交換の思想のもとで生きた人について、サン=テグジュペリはこう思ってた。

その人間が死ぬ時、その両手は星で一杯なのだ

サン=テグジュペリ

詩的でいいな。星いっぱいで死ぬ人生を自分も歩んでみたい。

我を失うほどに没頭して何かをすることが人間の幸福の一つであることは、仏教でも言われてた。
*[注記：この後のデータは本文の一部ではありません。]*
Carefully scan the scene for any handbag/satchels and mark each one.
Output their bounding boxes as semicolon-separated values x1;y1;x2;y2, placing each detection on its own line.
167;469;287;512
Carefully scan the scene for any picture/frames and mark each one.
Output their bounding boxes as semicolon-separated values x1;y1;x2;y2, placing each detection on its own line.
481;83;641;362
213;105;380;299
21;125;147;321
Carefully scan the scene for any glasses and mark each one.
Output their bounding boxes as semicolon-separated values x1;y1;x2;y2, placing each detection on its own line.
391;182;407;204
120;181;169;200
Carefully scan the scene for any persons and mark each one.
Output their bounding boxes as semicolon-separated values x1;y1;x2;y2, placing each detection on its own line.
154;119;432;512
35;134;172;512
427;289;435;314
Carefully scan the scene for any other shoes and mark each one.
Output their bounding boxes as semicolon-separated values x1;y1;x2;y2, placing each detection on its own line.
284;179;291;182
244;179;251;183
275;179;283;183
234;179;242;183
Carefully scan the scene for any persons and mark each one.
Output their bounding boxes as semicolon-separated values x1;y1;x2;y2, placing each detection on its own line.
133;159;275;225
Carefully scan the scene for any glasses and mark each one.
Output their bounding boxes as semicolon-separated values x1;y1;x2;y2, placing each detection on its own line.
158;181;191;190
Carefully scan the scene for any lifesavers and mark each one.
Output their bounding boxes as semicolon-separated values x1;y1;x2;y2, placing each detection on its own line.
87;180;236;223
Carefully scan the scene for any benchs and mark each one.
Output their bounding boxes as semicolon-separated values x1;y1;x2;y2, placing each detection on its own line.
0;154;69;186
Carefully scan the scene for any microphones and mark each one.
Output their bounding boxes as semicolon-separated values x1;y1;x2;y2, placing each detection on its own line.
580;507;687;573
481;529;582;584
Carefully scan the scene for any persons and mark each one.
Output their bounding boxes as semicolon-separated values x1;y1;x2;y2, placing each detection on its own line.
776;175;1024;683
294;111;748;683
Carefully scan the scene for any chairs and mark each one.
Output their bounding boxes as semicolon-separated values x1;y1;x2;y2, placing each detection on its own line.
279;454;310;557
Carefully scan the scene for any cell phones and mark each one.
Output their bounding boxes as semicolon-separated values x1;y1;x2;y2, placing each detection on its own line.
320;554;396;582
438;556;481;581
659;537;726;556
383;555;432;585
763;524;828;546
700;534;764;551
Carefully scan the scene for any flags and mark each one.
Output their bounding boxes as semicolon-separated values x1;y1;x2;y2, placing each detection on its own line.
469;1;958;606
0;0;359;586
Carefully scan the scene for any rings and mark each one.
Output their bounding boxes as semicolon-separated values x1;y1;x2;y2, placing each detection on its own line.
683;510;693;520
うじうじ考えないことが幸せへの道であり、行動そのものが目的で、それに付随する名誉だとか周囲からの評価などは取るに足りないものとする。
行動そのものが目的になっているような人物、つまり芸術家ということだが、このタイプの人間は憧れてなれるような人種ではないんじゃないかな。
芸術家に憧れる人は、「芸術家的な人」になるだけで、「芸術家」にはなれない。これは運命論じゃなくて気質論。芸術家にならなければ、人生が虚しく終わり、星を手に取ることができないわけではない。

当たり前のことだけど、その人の気質にあった幸福というものがある。
命と交換ができるほどの何かに出会うことができた人は確かに幸福だとおもう。だけど、それと出会えなかった人が不幸なわけじゃない。生き方に価値を求めたり、比べたりするのは昔から好きじゃない。

虚しい人生も立派な旅

田村隆一

詩人の田村隆一が言ってたこの言葉を思い出す。
星を一杯持たなくても星を見上げる人生も悪くない。


1月9日

ニーチェの詩を読んだ。

十年が流れた
一滴の水も私には届かなかった

どんな湿った風も、
どんな愛の露も
雨のない大地は
わが山々から遠ざかることによって

今日、私はそれらのものを引き寄せる、
それらのものがきてくれるように
お前の乳房で私のまわりに闇をつくっておくれ

天の高みの雌牛よ
私はお前の乳を搾りたいのだ。
乳のように熱い叡智よ、
愛のやさしい露よ
私はお前をこの国の上になみなみとそそごう

エロい。
まぁ、ニーチェはモテなかったし、恋に敗れて発狂する人だったから仕方ないとも思う。
『ツァラトゥストラ』も詩的表現が多いし、ニーチェの本領は哲学と詩の中間にあるのかもしれないな。

この詩のメタファーとリズムを覚えておきたい。乳という語の強さ。雌牛という語の実体を想像させる力。